On est dans le post-apo. Et même s’il y a des méchants, il ne faut pas s’attendre à du Mad Max. Du cataclysme on ne sait pas grand chose, on en aura quelques bribes par les flashbacks qui émaillent le film. Avec les nuages et la pollution est venu le froid, et les besoins en feu et chaleur. Les infrastructures qui lâchent. Faune et flore qui disparaissent. Le manque de nourriture. Le cannibalisme dès lors. Et la disparition des autorités laissant libre cours aux gangs de dangereux survivants qui délaissent leur humanité. Au milieu de ces horreurs, quelques personnes qui tentent de rester elles-mêmes. Comme ce père, qui garde pour tout lien avec l’humanité l’amour pour son fils et les valeurs qu’il tient à lui inculquer, dans le but de faire de lui un homme bien. On ne saura jamais leurs noms, d’ailleurs aucun personnage n’a un nom. Ce sont juste des gens, des humains, représentants génériques de valeurs et d’attitudes. Un grand tout symbolique, qui devient le combat de résistance de l’humanité face à la sauvagerie. Ne pas personnaliser les héros, ne pas leur donner de nom, ce choix leur donne une portée bien plus grande, permettant de toucher plus de monde. En cela, ce film s’avère très fort, et on se prend à se demander quels choix nous aurions faits à la place de cet homme. Des choix, il doit en faire, souvent difficiles, laissant leur marque sur sa conscience, forgeant par là-même le caractère du fils.
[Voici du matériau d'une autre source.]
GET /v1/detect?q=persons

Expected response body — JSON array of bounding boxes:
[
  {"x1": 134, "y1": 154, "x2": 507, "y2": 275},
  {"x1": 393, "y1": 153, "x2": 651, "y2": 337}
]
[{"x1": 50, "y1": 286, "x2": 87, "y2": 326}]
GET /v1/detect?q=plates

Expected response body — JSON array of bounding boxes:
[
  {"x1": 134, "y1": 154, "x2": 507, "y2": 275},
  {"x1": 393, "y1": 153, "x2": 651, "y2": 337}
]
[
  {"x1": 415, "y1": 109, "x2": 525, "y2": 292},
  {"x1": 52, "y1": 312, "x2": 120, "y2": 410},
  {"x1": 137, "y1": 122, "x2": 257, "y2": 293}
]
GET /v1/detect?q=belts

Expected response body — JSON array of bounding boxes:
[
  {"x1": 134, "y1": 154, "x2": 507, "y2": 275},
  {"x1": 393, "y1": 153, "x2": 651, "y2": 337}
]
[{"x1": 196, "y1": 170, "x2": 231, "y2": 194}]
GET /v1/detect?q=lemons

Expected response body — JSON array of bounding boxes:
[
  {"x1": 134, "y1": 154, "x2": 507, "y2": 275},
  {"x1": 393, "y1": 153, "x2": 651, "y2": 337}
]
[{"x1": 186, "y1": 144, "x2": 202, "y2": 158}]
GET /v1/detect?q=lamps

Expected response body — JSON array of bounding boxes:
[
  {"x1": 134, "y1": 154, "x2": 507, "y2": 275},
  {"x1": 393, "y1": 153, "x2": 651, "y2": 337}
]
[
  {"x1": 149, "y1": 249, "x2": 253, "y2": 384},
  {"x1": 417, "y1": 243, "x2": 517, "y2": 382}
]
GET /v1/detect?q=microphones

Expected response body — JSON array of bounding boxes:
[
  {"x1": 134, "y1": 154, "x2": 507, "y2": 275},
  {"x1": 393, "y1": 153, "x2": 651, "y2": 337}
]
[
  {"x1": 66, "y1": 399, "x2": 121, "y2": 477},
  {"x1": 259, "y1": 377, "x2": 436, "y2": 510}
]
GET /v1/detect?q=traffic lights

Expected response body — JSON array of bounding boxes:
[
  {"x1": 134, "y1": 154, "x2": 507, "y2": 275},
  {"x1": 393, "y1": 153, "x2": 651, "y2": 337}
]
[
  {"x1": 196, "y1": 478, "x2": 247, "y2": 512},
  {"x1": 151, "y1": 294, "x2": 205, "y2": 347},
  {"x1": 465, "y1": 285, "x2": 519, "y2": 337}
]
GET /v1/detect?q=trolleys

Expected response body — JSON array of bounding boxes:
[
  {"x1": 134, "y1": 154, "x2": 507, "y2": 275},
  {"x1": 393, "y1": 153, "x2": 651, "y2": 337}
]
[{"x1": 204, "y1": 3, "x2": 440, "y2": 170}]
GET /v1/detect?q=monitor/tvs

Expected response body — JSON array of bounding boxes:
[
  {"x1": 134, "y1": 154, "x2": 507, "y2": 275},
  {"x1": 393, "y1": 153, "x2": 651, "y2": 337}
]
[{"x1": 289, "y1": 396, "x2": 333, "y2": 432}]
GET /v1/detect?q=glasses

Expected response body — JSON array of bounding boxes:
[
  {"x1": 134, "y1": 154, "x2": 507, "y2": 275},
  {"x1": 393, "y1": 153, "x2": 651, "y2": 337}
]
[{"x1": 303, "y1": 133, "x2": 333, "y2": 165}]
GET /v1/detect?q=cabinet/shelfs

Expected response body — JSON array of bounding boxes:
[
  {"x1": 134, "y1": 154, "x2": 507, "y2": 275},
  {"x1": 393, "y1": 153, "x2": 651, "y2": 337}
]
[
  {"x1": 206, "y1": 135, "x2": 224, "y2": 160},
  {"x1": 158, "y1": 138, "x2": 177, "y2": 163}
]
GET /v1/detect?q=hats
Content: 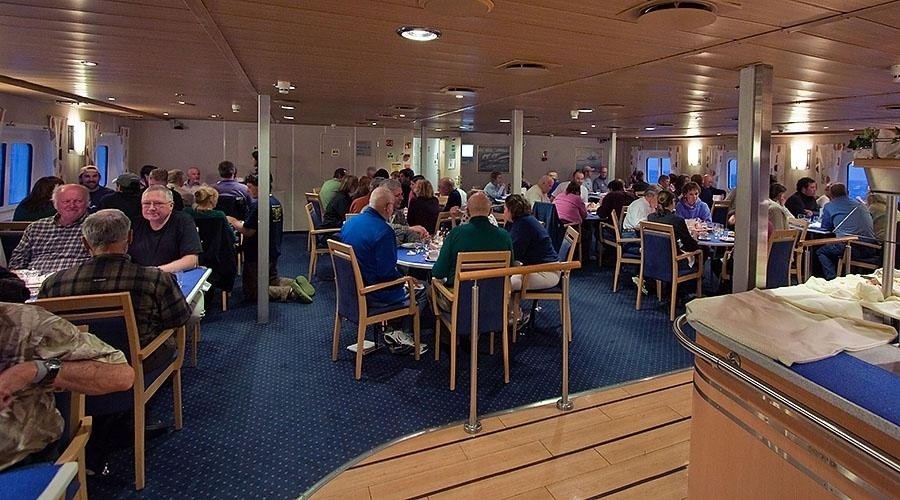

Avec ses décors superbement rendus d’un monde post-apo, La Route s’avère une réussite visuelle de grande qualité. L’ambiance est réellement au rendez-vous et tout concourt à rendre le désespoir de ce monde. Le son soutient cette ambiance lourde, menaçante, pleine de menaces insidieuses. Et puis il y a ce jeu d’acteurs. Viggo Mortensen est très très bon, pris entre son désespoir, la perte de son épouse (tragiques et poignants flashbacks), et sa volonté de permettre à son fils de s’en sortir (tout en sachant que lui-même ne s’en sortira pas). le jeune Kodi Smit-McPhee est aussi superbe dans la position de l’enfant devenant homme, suivant les pas de son père et en retirant tout ce qu’il peut ; vu comme l’ange divin qui seul permet au père de rester humain et de ne pas sombrer, son innocence sera mise à rude épreuve. Les autres rôles sont relégués au second plan, avec des apparitions souvent bien courtes par rapport aux deux personnages principaux. Mais les prestations de Charlize Theron (ah ce flashback où elle disparaît), Robert Duvall, Guy Pearce ou encore Michael K. Williams sont vraiment de qualité et ajoutent au film. Aucun n’a jamais de nom, tous deviennent des généralités, des émanations de principes ou de clichés.
Un film très dur, loin des clichés du post-apo bourré d’action et de testostérone. Ce film touche. Il est profond, réfléchi. Il est prenant. Me touche-t-il davantage parce que je suis père moi-même? Je ne sais pas mais je l’ai trouvé poignant. Fortement chargé en émotion, avec une fin particulièrement sombre, bien qu’attendue, ce film est une belle réussite. J’ai beaucoup aimé.